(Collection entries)
[start]
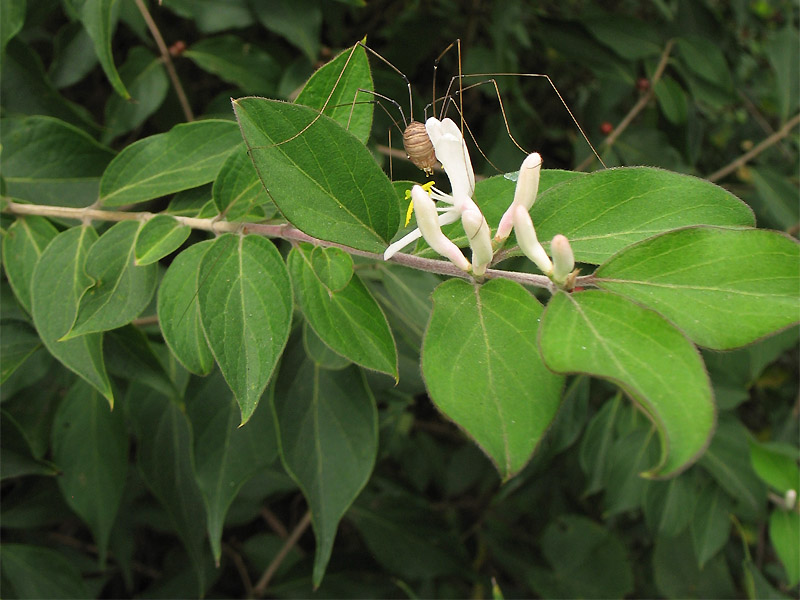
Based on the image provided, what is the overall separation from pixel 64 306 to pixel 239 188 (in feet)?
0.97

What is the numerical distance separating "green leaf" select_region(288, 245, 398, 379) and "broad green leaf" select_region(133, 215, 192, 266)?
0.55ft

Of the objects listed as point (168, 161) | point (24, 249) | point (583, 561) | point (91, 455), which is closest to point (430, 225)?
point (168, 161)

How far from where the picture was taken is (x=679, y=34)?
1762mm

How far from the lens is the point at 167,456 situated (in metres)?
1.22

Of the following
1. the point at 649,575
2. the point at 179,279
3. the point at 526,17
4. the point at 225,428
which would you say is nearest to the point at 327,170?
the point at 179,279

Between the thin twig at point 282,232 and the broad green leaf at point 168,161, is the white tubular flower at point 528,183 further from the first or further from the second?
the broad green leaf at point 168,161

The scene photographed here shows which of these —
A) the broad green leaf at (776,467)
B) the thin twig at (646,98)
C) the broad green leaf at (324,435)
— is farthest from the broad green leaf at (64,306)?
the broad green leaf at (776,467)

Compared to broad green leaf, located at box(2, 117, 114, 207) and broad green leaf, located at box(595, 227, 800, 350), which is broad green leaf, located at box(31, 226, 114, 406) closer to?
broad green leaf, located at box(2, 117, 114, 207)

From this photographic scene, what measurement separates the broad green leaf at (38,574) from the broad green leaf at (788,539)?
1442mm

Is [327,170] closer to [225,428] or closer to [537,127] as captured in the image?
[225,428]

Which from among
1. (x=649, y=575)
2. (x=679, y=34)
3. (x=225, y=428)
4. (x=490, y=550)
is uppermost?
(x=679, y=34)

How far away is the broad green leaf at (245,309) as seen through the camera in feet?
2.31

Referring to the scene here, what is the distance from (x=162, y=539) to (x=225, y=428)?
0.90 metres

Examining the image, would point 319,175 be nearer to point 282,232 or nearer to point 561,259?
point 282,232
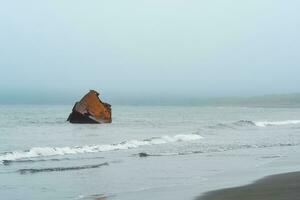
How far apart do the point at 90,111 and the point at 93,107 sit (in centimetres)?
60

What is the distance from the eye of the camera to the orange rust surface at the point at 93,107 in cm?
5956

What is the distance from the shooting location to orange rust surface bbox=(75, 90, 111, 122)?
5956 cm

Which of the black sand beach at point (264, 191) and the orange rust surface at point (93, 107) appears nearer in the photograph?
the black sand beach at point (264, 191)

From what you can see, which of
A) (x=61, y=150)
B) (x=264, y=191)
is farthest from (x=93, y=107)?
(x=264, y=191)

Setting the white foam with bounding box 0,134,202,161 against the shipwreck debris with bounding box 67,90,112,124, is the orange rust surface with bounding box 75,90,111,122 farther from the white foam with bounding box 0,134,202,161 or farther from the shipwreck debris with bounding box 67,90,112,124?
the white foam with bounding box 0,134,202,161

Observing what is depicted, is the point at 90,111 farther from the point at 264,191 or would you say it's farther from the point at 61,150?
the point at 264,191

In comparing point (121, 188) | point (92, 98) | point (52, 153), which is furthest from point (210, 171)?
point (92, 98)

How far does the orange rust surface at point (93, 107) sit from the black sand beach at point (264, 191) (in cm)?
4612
[end]
[start]
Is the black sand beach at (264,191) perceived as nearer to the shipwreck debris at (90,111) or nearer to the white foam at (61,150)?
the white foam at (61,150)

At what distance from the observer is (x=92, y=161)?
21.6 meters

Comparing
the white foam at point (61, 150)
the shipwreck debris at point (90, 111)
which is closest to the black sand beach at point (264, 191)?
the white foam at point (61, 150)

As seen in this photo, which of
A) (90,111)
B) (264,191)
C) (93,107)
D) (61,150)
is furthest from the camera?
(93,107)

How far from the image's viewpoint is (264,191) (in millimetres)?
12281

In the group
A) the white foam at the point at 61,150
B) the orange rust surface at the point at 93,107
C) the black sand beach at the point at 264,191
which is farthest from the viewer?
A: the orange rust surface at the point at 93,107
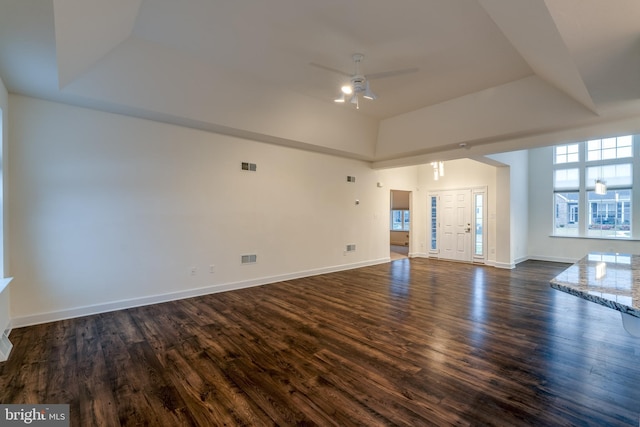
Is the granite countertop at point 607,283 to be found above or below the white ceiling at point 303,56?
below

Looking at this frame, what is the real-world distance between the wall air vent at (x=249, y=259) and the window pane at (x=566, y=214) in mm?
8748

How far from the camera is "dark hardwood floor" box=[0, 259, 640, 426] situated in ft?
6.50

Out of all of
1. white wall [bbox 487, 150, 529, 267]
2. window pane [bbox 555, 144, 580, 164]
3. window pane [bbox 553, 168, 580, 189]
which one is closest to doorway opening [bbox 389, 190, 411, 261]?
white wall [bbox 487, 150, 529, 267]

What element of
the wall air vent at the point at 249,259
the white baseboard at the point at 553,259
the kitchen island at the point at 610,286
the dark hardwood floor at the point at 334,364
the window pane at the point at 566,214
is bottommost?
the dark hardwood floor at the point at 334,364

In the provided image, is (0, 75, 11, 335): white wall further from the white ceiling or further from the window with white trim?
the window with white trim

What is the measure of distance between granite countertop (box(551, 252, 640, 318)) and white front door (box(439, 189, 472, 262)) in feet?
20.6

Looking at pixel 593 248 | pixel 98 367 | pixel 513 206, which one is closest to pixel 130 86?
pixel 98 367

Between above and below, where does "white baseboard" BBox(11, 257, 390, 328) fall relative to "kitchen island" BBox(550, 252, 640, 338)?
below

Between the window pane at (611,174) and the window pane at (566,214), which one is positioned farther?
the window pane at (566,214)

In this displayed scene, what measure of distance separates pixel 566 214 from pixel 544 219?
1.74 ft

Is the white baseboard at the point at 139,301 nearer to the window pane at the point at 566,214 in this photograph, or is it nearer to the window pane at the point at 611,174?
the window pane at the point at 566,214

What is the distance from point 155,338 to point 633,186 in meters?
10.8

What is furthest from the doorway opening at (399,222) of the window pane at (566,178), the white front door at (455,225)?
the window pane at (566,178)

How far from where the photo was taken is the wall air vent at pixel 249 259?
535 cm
[end]
[start]
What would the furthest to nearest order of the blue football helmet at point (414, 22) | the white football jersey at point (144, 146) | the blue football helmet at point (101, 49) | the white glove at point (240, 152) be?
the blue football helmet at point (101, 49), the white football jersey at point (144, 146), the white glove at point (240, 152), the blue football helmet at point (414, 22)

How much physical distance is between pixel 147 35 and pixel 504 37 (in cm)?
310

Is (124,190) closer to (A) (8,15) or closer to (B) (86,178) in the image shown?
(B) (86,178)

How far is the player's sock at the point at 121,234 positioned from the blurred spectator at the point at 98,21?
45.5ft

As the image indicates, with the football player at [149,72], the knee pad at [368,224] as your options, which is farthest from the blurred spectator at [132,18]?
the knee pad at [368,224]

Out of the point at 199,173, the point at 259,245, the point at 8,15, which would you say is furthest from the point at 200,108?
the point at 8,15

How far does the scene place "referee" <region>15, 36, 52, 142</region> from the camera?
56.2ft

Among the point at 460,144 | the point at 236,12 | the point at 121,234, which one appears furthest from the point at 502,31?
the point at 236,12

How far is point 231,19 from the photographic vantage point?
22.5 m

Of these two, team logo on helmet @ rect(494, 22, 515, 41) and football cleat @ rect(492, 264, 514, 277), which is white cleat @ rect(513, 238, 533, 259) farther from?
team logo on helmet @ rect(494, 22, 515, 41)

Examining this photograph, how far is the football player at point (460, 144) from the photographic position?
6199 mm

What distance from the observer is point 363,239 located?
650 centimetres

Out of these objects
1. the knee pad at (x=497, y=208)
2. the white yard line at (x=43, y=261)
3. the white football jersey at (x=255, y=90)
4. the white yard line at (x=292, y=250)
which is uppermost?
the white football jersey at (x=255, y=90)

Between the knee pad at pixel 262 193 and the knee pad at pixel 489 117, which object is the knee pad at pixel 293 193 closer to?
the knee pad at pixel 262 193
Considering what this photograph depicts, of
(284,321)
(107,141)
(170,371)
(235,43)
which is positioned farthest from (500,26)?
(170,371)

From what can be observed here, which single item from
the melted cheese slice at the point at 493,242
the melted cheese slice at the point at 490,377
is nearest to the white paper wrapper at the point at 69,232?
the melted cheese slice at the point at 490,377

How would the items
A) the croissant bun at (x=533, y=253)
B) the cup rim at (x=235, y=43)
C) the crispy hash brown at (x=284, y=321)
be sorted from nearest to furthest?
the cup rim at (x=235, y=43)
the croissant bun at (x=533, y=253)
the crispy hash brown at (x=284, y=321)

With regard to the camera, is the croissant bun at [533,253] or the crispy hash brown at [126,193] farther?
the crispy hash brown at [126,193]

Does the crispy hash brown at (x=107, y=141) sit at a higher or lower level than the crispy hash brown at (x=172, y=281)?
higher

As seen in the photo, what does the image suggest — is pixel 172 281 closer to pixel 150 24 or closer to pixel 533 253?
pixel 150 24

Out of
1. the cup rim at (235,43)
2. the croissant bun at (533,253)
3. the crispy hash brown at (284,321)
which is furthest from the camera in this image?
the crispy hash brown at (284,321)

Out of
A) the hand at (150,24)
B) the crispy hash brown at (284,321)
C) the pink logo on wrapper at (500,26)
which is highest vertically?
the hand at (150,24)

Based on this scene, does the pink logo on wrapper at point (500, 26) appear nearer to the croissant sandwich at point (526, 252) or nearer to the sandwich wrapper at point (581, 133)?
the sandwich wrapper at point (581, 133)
[end]
• [SET PROBLEM] Which lines in the data contain the word "photographic"? Copy each of those lines in full.

• [OUTPUT OF THE TASK]
From this photographic scene, what measurement separates the broad green leaf at (38,574) from the broad green leaf at (788,539)?
How far is point 231,19 from the photographic vantage point?
Examining this photograph, how far is the football player at point (460, 144) from the photographic position?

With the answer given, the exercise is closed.